▶ [Saved entries]
◇ ◇ ◇ ◇ ◇

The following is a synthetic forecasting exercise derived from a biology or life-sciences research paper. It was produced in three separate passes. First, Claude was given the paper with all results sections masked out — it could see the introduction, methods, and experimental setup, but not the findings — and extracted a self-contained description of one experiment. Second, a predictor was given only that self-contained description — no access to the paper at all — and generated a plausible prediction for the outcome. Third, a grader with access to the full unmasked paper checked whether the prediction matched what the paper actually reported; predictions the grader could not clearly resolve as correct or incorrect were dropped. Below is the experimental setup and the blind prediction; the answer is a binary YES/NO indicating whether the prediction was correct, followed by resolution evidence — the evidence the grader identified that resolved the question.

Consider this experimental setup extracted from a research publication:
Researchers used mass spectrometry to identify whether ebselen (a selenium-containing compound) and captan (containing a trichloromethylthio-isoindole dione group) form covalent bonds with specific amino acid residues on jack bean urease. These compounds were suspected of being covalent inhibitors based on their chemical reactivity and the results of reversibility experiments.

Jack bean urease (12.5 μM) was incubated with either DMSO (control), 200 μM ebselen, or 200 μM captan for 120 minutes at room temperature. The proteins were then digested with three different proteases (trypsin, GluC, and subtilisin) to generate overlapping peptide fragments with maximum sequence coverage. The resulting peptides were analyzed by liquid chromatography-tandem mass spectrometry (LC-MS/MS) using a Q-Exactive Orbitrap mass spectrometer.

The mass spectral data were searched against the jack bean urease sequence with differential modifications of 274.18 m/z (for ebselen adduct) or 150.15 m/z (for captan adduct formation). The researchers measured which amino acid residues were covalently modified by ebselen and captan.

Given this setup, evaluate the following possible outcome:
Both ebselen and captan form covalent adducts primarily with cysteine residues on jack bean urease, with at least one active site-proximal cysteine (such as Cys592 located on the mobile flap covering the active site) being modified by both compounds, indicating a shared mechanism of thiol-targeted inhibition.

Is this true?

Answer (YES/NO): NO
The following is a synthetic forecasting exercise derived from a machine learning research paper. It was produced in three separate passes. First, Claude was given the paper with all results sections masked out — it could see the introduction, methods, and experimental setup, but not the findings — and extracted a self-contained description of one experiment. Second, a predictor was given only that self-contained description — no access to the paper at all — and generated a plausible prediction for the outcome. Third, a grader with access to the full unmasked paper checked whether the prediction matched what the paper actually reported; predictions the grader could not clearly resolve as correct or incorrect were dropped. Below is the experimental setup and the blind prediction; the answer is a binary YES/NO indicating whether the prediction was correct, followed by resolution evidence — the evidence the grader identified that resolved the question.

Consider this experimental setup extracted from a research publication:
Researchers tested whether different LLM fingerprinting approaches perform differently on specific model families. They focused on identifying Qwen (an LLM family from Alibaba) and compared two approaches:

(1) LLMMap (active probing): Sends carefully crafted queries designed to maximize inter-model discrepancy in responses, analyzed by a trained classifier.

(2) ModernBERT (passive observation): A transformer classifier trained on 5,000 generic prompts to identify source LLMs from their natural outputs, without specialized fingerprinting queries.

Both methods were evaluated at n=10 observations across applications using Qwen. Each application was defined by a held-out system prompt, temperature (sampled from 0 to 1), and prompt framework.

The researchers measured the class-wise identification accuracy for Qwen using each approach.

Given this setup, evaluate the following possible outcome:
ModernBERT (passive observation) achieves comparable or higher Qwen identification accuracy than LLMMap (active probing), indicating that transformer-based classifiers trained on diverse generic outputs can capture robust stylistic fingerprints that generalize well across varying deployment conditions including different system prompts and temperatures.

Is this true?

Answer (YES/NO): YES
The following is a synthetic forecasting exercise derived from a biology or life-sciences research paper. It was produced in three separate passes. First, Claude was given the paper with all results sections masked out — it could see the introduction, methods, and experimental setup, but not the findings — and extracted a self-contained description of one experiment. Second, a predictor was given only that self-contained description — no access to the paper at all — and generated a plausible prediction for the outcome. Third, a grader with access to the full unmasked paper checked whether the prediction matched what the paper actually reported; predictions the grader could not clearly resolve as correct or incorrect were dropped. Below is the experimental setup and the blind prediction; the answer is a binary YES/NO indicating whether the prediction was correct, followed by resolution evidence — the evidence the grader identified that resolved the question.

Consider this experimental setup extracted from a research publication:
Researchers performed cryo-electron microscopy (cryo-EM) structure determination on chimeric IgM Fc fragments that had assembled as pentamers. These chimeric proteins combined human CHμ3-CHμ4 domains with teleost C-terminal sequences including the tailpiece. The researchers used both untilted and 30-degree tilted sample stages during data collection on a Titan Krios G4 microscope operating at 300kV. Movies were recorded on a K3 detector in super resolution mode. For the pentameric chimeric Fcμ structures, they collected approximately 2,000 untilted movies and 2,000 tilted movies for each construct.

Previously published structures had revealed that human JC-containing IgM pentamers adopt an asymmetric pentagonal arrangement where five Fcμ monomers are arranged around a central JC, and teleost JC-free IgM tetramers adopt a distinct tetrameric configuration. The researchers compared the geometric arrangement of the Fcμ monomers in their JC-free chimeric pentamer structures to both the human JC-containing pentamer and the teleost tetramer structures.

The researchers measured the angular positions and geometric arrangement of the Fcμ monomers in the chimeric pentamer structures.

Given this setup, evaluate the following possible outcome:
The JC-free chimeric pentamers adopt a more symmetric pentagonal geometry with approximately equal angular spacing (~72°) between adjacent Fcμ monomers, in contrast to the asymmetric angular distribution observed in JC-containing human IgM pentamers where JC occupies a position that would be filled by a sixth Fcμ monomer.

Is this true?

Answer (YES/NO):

◇ ◇ ◇ ◇ ◇

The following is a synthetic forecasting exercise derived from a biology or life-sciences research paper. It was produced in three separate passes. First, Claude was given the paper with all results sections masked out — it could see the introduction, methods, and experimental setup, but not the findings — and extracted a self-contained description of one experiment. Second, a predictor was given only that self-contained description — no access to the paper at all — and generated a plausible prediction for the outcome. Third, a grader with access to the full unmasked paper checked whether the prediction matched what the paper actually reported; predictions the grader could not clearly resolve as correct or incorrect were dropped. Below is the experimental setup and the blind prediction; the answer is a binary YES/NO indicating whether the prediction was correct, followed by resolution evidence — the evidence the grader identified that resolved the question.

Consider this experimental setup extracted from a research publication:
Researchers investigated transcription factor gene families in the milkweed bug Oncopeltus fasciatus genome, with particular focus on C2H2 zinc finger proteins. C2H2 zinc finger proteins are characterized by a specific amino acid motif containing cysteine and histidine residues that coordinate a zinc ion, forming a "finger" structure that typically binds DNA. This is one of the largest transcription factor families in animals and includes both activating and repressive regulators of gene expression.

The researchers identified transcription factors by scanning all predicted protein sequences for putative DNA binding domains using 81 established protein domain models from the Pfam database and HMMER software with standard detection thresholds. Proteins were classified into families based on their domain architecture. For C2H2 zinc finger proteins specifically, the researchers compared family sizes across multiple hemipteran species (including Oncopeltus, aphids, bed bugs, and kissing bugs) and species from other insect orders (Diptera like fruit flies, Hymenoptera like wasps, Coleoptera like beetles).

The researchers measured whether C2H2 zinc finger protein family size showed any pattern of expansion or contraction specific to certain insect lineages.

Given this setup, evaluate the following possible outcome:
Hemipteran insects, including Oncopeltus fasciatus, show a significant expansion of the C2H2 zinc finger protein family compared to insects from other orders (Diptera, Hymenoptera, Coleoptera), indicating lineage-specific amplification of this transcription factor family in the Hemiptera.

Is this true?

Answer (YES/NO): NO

◇ ◇ ◇ ◇ ◇

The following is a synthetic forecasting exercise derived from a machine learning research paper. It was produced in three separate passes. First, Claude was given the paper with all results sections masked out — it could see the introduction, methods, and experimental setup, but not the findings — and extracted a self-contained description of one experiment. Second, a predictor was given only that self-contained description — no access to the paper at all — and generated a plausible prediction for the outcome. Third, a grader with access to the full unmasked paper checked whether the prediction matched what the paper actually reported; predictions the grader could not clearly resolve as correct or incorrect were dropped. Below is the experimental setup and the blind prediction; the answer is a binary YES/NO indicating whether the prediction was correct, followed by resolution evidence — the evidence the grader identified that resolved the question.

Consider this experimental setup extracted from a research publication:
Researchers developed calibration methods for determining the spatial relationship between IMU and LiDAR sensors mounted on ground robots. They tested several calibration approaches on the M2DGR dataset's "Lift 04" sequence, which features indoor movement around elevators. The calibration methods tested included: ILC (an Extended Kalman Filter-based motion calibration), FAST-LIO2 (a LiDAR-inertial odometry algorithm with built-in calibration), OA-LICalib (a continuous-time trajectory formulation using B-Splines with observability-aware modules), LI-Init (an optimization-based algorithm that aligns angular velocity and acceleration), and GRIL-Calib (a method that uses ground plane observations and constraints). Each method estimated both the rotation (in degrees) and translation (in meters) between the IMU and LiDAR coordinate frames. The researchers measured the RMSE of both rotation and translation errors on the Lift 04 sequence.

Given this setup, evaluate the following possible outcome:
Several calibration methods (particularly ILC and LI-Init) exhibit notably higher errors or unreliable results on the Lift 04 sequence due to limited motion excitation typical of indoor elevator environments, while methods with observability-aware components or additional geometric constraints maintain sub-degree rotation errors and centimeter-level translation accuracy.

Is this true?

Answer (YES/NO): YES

◇ ◇ ◇ ◇ ◇

Lines that contain "approaches" are the result; find them in the entries above and copy each one.

Researchers tested whether different LLM fingerprinting approaches perform differently on specific model families. They focused on identifying Qwen (an LLM family from Alibaba) and compared two approaches:
Researchers developed calibration methods for determining the spatial relationship between IMU and LiDAR sensors mounted on ground robots. They tested several calibration approaches on the M2DGR dataset's "Lift 04" sequence, which features indoor movement around elevators. The calibration methods tested included: ILC (an Extended Kalman Filter-based motion calibration), FAST-LIO2 (a LiDAR-inertial odometry algorithm with built-in calibration), OA-LICalib (a continuous-time trajectory formulation using B-Splines with observability-aware modules), LI-Init (an optimization-based algorithm that aligns angular velocity and acceleration), and GRIL-Calib (a method that uses ground plane observations and constraints). Each method estimated both the rotation (in degrees) and translation (in meters) between the IMU and LiDAR coordinate frames. The researchers measured the RMSE of both rotation and translation errors on the Lift 04 sequence.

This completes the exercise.